Home Technologie et sciencepourquoi cette série est une ode au libéralisme – L’Express

pourquoi cette série est une ode au libéralisme – L’Express

by Thomas Caron

Une nouvelle série Apple TV propose une vision singulière de l’apocalypse, loin des clichés habituels. Au cœur du récit : un virus extraterrestre qui, au lieu de détruire, aspire à une unification pacifique de l’humanité, soulevant des questions profondes sur l’individualisme et le collectivisme.

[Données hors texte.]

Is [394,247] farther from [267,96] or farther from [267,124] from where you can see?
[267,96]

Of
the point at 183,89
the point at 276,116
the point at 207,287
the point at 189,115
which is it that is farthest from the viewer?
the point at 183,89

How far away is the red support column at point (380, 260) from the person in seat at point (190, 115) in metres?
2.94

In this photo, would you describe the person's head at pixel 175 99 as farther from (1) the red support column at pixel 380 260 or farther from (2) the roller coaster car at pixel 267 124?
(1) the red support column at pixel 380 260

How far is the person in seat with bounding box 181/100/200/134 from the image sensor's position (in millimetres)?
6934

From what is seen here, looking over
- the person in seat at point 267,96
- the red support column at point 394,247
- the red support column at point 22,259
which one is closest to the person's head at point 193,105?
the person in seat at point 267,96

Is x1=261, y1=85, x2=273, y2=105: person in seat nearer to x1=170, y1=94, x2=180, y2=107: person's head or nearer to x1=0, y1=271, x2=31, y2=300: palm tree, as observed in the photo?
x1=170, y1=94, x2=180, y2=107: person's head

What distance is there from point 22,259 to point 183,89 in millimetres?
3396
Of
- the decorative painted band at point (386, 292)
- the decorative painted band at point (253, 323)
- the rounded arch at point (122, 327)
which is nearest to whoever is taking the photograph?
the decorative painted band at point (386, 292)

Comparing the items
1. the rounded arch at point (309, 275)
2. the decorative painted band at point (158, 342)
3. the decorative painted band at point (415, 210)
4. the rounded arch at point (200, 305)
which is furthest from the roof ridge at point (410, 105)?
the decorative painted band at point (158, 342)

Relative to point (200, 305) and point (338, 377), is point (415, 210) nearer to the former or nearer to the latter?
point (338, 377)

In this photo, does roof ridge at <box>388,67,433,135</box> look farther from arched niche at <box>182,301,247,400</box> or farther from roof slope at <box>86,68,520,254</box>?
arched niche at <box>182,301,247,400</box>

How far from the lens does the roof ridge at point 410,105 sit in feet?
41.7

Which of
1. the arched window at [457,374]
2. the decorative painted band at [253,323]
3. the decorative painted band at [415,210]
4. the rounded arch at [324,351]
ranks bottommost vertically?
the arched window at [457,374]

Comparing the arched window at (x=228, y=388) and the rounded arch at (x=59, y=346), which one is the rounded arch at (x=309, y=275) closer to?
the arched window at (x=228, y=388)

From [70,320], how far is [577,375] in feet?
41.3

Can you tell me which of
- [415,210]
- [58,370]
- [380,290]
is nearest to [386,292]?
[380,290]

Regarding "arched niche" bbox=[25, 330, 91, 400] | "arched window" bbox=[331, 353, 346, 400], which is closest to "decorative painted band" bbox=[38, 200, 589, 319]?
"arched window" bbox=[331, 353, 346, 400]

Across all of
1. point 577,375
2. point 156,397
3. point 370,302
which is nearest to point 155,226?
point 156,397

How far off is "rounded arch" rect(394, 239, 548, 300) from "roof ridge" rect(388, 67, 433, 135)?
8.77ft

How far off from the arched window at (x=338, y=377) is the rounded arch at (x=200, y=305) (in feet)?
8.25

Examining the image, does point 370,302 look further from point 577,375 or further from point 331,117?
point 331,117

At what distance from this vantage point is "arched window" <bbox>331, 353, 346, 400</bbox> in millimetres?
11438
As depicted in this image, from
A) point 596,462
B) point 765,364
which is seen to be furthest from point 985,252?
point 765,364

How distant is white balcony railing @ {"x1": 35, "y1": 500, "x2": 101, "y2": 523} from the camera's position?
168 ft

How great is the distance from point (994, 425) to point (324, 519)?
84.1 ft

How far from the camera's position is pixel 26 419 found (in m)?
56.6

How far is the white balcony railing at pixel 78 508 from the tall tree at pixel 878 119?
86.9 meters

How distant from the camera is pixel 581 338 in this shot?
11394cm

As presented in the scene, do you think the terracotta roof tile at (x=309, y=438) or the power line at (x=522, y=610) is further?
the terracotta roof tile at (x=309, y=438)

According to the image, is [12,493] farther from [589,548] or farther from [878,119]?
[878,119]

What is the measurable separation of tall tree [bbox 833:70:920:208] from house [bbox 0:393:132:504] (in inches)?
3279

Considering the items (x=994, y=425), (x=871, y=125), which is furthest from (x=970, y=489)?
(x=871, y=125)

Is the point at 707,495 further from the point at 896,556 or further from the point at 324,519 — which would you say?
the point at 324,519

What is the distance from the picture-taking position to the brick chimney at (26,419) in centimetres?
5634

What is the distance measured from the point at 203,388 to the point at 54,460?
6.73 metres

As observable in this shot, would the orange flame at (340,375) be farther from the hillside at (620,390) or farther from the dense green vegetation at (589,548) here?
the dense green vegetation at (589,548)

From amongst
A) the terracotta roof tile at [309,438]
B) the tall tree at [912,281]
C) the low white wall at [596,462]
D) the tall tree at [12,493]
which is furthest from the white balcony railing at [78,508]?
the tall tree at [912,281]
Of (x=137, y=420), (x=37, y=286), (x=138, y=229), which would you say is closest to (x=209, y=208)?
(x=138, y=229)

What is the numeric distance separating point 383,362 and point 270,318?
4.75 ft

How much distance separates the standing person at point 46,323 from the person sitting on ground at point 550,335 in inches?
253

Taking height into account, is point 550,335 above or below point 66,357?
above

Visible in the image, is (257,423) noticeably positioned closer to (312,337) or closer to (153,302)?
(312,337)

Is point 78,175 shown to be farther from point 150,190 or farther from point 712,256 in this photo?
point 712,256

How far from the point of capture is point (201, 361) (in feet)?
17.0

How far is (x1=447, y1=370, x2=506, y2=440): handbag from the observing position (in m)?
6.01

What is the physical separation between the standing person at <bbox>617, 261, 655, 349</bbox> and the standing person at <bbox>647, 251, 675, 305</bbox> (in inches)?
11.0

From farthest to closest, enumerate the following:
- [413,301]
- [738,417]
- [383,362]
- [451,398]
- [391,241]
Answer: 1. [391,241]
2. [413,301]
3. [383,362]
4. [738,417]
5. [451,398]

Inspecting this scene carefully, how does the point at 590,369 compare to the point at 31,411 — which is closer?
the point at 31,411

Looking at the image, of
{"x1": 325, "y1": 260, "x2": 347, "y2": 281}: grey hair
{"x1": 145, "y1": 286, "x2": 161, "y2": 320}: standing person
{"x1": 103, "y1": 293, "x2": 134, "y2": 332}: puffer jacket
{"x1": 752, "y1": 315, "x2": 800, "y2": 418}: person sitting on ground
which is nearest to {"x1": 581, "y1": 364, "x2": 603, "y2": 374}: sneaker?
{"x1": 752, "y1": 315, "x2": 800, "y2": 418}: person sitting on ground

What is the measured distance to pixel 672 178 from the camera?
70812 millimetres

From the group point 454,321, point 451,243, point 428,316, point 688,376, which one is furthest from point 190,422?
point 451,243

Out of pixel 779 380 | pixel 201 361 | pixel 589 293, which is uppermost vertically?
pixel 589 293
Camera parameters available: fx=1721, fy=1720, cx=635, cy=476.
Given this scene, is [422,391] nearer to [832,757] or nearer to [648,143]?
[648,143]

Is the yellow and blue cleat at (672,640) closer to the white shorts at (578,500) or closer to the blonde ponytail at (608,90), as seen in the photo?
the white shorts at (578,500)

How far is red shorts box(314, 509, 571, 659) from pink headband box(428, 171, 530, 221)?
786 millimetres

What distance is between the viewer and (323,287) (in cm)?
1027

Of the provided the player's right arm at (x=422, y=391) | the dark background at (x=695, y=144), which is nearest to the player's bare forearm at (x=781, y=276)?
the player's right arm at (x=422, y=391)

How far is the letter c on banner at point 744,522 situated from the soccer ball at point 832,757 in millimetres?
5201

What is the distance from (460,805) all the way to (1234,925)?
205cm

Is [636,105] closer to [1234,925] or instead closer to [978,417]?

Le point de départ est simple : des scientifiques américains interceptent un signal radio venu de plus de 600 000 années-lumière. Décrypté, il révèle la séquence génétique d’une forme de vie inconnue. Sa reproduction en laboratoire débouche sur un virus qui se propage rapidement, mais avec des conséquences inattendues. Contrairement aux œuvres post-apocalyptiques classiques comme Les Morts-Vivants ou The Last of Us, la série de Vince Gilligan – le créateur acclamé de Breaking Bad et Better Call Saul – ne dépeint pas un monde en ruines.

Pas de routes jonchées d’épaves, ni de villes fantômes envahies par la nature. L’apocalypse, dans cette fiction, prend la forme d’un ordre nouveau, d’une paix étrange. Le virus ne transforme pas les individus en monstres, mais les intègre à une conscience collective, effaçant les singularités au profit d’un esprit unique. Sept milliards d’êtres humains partagent désormais une même psyché, communiant dans la bienveillance et la connaissance, détenant l’ensemble du savoir accumulé par l’humanité.

Au centre de cette intrigue se trouve Carol Sturka, une romancière cynique et misanthrope interprétée par Rhea Seehorn. Retirée dans sa maison d’Albuquerque, au Nouveau-Mexique, elle refuse de renoncer à son individualité et se retrouve face à un dilemme : doit-elle se battre pour préserver son identité, ou accepter cette fusion promise par l’esprit collectif ?

La série ne se limite pas à un simple scénario de science-fiction. Elle invite à une réflexion philosophique et politique sur la tension entre collectivisme et individualisme. Le virus incarne le rêve ancien des ingénieurs sociaux : une société parfaitement rationalisée, débarrassée des conflits nés des intérêts personnels. Un idéal qui rappelle les théories de Claude-Henri de Rouvroy de Saint-Simon, un penseur socialiste du XIXe siècle convaincu que la science et l’industrie pouvaient être appliquées à l’organisation sociale pour instaurer la prospérité et la paix.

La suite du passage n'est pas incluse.